• Task to complete
With the line containing "Как подобрать узоры" as the start and the line containing "Rodina Brůnových Blanka, otec, matka, Věra" as the end, transcribe that span of the entries below exactly, including both.

• Input for this task
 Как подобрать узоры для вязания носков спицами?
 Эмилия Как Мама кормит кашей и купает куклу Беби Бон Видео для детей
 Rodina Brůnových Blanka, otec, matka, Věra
* * *
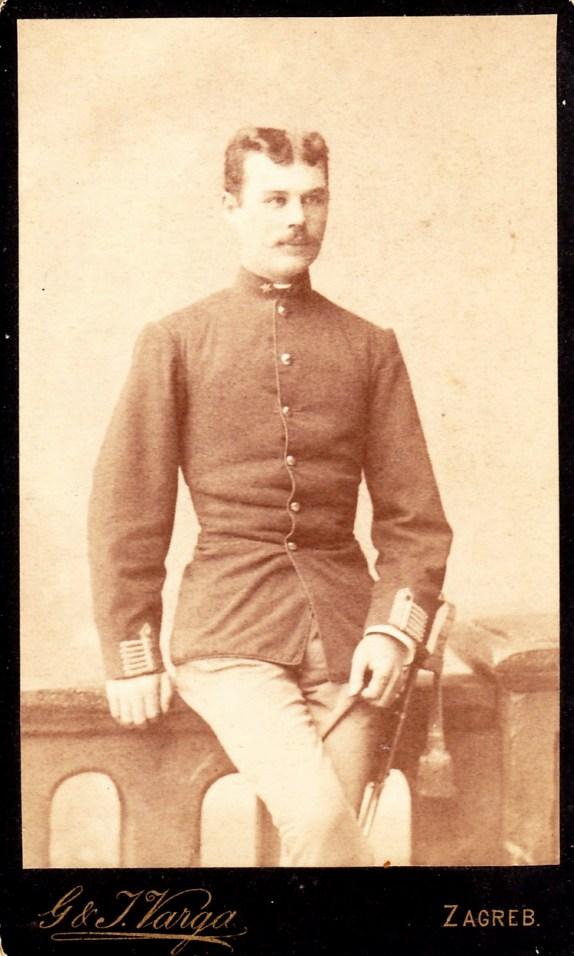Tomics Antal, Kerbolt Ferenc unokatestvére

• Written response
 Как подобрать узоры для вязания носков спицами?
 Эмилия Как Мама кормит кашей и купает куклу Беби Бон Видео для детей
 Rodina Brůnových Blanka, otec, matka, Věra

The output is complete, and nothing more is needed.